I have a question about the semantics of the “urem a b” IR instruction when “a/b” is not representable.

The language reference states that “This instruction returns the unsigned integer remainder of a division.
This instruction always performs an unsigned division to get the remainder.”

It does not specify what it returns in if a/b is not representable. For example “udiv” definition says:
“If the exact keyword is present, the result value of the udiv is a poison value
if %op1 is not a multiple of %op2 (as such, “((a udiv exact b) mul b) == a”).”

So it is internally calling “exact udiv”, the poison value returned by it will cause “udev” return value to be a poison.
However, if it is not using “exact,” I am not sure what the result would be.
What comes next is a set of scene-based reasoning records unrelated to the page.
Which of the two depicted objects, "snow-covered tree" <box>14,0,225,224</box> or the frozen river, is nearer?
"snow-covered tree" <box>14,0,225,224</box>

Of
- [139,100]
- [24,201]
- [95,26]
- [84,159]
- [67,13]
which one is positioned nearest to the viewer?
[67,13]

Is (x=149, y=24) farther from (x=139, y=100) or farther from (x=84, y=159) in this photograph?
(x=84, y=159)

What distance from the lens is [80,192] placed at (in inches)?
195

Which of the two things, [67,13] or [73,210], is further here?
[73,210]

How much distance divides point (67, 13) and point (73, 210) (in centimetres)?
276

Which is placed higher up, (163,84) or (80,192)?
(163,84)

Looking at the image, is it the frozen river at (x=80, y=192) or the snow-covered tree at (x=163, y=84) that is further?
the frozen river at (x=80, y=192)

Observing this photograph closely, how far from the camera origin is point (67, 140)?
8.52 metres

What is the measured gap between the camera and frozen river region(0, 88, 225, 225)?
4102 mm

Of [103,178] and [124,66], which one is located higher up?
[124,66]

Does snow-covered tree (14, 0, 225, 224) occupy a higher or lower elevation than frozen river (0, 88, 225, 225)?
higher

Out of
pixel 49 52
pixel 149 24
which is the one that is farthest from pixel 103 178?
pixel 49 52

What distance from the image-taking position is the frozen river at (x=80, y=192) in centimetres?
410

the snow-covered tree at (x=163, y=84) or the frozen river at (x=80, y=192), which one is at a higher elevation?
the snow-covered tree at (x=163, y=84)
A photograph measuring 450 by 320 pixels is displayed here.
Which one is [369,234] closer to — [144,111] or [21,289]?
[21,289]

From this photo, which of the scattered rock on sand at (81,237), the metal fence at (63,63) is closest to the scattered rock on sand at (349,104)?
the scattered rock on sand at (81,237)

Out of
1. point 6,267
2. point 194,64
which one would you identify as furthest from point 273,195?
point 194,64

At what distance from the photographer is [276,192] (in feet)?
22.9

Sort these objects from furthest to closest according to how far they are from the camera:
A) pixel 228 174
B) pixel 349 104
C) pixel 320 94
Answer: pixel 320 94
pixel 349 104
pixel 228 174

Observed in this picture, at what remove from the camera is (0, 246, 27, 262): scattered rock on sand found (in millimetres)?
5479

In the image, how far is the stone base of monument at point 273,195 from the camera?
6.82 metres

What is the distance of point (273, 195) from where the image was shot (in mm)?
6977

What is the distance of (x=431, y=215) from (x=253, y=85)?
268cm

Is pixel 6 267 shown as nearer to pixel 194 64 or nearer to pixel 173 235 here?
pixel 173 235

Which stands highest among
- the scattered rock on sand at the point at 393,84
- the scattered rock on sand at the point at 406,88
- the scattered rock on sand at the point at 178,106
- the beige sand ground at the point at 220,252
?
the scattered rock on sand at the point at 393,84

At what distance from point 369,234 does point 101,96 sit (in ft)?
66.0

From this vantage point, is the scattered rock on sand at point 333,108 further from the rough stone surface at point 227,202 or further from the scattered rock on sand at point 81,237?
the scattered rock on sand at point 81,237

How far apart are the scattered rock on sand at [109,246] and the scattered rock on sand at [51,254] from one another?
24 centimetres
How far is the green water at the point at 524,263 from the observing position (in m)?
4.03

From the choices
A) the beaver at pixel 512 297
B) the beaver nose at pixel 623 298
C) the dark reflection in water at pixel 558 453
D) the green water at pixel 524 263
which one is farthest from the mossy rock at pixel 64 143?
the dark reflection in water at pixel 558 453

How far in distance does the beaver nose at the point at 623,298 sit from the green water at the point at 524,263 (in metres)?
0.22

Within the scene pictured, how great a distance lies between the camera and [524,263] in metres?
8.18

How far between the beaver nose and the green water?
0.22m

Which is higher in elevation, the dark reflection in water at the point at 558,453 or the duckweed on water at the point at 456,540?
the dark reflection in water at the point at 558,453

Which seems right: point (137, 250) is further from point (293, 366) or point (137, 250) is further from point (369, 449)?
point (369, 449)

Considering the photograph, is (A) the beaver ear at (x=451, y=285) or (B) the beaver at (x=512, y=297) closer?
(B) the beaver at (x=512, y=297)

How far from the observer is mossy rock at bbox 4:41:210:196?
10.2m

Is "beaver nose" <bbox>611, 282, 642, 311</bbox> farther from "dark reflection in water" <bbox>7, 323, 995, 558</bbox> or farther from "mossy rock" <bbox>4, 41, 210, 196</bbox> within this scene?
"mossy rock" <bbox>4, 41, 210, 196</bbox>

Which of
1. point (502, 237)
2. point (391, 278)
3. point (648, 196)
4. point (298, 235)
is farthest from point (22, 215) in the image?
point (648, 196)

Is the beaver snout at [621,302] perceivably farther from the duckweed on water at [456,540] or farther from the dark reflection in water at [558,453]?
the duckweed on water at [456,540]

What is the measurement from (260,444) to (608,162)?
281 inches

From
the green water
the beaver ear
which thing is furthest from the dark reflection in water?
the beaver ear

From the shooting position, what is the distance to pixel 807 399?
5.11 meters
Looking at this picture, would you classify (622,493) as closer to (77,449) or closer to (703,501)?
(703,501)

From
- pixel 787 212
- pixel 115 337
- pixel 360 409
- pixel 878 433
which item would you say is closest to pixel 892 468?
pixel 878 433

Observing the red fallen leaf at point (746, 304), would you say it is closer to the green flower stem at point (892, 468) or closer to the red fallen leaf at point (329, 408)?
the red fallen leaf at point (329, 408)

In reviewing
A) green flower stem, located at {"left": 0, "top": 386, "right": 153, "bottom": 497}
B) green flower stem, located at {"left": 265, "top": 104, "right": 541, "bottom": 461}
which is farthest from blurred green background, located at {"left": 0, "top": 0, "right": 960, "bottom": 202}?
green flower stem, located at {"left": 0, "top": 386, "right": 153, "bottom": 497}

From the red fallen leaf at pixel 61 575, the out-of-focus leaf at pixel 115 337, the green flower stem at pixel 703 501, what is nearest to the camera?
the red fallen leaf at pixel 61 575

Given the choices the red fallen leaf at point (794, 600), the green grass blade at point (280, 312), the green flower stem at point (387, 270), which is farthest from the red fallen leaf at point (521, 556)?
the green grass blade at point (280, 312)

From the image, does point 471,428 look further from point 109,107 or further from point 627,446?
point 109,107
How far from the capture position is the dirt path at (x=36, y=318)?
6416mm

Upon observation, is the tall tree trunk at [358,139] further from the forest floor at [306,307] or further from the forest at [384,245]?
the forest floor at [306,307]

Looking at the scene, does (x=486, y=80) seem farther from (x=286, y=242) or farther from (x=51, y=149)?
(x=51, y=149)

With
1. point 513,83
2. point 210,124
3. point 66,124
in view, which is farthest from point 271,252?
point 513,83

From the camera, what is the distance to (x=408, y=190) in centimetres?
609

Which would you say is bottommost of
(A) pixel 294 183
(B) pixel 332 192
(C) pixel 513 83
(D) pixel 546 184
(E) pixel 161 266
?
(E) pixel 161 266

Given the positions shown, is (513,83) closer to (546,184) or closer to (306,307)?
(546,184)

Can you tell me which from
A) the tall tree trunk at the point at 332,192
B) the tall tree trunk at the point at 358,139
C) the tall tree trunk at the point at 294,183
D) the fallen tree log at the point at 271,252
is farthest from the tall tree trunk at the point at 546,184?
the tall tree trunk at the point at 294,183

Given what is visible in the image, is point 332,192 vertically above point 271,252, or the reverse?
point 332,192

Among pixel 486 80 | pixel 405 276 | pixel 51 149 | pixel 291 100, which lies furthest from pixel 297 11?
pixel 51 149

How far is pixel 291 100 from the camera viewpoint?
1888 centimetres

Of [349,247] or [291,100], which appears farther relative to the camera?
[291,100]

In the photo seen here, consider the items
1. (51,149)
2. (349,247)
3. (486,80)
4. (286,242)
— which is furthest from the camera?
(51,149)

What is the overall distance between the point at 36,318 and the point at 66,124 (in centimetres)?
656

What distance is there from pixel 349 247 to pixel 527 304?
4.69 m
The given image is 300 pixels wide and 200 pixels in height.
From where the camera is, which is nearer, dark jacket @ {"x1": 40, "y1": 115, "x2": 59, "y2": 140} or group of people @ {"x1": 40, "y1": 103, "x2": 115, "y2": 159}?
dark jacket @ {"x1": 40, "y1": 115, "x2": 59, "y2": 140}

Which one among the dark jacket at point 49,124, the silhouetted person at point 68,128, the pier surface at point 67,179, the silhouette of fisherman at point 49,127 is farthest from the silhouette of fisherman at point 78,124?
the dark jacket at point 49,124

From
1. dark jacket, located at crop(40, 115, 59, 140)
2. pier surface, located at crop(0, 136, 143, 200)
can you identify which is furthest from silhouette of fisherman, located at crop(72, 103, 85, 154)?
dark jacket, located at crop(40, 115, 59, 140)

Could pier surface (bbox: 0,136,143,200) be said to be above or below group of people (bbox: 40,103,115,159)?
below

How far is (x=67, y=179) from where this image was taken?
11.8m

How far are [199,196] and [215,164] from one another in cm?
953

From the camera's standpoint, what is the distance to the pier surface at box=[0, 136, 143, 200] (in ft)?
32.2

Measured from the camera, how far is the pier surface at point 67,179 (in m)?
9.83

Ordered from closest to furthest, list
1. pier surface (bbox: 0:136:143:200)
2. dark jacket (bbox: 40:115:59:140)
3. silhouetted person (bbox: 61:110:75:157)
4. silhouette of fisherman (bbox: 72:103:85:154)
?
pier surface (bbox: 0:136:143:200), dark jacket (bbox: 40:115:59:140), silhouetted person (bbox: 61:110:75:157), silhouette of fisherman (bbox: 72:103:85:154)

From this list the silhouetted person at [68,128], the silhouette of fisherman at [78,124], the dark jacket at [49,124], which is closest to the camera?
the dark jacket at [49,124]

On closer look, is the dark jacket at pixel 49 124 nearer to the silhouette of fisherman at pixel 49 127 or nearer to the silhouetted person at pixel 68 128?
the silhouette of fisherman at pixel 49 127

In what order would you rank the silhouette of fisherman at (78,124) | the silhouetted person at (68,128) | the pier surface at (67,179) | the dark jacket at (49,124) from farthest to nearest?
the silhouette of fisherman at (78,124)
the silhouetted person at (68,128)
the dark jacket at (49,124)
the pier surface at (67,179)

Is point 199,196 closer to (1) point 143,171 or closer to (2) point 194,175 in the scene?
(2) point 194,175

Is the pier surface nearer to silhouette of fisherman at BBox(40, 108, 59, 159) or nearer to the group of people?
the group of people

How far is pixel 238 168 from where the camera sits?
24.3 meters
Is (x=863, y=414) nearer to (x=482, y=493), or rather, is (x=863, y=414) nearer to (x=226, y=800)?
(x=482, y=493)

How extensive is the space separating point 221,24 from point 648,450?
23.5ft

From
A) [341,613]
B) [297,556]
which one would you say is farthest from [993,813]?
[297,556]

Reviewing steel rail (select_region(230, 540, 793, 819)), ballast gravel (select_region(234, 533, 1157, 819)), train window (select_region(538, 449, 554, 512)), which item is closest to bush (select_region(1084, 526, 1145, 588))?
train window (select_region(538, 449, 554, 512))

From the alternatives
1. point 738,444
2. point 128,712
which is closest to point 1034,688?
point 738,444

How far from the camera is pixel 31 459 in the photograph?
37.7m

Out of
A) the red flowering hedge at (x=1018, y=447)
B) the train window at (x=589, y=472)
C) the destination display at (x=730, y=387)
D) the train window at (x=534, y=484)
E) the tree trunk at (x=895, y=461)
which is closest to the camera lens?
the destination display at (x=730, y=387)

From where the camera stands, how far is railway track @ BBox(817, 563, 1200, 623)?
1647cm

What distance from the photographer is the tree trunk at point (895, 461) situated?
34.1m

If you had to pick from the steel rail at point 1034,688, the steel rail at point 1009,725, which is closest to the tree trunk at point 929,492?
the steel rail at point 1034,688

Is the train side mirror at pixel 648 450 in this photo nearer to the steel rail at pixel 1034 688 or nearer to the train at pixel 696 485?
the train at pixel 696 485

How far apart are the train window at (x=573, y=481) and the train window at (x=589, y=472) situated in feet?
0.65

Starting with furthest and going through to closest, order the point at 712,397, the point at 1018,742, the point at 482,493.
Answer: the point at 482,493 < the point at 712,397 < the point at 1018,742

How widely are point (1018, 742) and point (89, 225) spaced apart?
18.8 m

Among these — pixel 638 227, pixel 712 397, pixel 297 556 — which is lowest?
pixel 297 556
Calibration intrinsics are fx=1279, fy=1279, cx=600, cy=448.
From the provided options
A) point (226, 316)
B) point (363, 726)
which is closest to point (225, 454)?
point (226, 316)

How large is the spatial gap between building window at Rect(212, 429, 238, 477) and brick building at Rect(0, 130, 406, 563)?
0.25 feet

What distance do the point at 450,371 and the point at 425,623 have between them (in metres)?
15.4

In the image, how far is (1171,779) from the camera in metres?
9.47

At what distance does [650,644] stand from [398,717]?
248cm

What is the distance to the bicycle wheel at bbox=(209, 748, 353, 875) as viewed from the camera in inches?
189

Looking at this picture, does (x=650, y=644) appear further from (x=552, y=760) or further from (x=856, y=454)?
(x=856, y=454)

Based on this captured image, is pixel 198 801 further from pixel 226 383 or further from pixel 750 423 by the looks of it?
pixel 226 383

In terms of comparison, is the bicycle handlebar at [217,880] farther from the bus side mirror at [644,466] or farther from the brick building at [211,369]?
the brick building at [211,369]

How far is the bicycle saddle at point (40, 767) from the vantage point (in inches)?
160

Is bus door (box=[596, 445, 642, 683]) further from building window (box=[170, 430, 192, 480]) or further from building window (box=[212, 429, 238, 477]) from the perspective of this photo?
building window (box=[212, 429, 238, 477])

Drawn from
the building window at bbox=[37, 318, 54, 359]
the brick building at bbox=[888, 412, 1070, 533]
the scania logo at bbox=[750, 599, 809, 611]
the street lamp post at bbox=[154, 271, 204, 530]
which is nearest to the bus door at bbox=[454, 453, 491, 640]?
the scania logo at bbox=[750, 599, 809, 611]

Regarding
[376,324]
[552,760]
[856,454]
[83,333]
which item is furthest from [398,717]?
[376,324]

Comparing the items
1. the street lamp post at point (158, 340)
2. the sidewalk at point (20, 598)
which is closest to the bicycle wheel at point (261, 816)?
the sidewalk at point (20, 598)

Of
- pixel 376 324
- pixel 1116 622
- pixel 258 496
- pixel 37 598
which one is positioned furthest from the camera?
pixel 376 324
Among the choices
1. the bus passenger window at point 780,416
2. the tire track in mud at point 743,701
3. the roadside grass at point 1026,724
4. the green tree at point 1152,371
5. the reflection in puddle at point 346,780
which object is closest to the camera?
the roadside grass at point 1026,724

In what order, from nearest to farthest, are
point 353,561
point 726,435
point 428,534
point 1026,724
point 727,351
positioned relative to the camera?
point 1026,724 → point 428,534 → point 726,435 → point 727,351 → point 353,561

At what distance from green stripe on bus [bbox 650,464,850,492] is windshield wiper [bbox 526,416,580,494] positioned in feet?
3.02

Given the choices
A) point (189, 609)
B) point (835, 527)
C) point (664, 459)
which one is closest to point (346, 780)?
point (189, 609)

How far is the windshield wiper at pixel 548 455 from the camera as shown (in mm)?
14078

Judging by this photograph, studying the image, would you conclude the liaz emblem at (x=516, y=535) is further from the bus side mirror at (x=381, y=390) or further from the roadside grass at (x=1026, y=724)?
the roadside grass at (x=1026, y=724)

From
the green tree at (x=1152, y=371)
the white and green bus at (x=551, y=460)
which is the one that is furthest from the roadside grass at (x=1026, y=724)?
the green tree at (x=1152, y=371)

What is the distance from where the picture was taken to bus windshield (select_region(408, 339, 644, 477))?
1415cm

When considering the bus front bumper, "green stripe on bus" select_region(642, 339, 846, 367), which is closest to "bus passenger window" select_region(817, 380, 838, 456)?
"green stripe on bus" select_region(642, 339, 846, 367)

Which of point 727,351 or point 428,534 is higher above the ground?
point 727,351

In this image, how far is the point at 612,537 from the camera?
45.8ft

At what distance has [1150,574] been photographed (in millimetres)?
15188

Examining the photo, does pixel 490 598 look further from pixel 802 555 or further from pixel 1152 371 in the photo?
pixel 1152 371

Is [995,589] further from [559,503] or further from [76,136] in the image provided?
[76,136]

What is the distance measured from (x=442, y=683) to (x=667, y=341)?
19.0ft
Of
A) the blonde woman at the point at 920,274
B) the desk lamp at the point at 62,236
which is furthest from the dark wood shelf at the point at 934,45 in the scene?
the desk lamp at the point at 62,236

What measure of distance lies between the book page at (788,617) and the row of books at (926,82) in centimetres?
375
Could somebody clarify the intended semantics or “urem” for me? Thanks!

The definition of urem is referring to a non-exact udiv. (An "exact"
urem would not be a very interesting function, since it would always
return either 0 or some kind of undef/poison value.) Non-exact udiv
rounds the result down (towards 0) to the next integer. I see that
this is not explicitly mentioned in the langref, though it does say it
returns the "unsigned integer quotient of the two operands", and
wikipedia says that the quotient "is commonly referred to as the
integer part of a division (in the case of Euclidean division)":

Personally I think this is still a bit obscure, and it would be better
to explicitly say that it rounds down.